## PROBLEM TO WORK ON
Copy out the text of the entries below word for word, keeping every line as it stands, and leave the pictures out.

## PROVIDED RECORDS
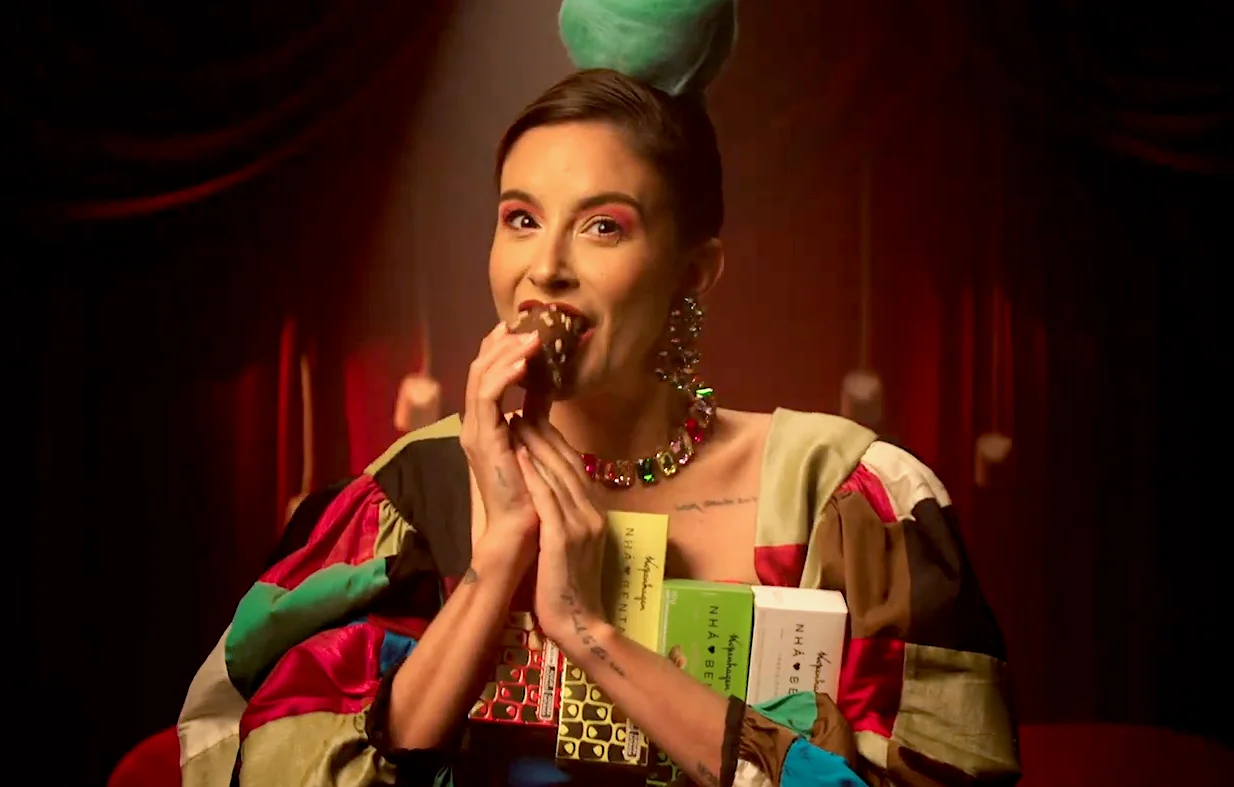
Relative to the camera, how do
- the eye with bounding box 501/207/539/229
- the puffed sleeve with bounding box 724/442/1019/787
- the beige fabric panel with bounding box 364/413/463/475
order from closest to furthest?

## WRITTEN ANSWER
Relative to the camera, how do
- the eye with bounding box 501/207/539/229
- the puffed sleeve with bounding box 724/442/1019/787
- the beige fabric panel with bounding box 364/413/463/475
order from closest to furthest?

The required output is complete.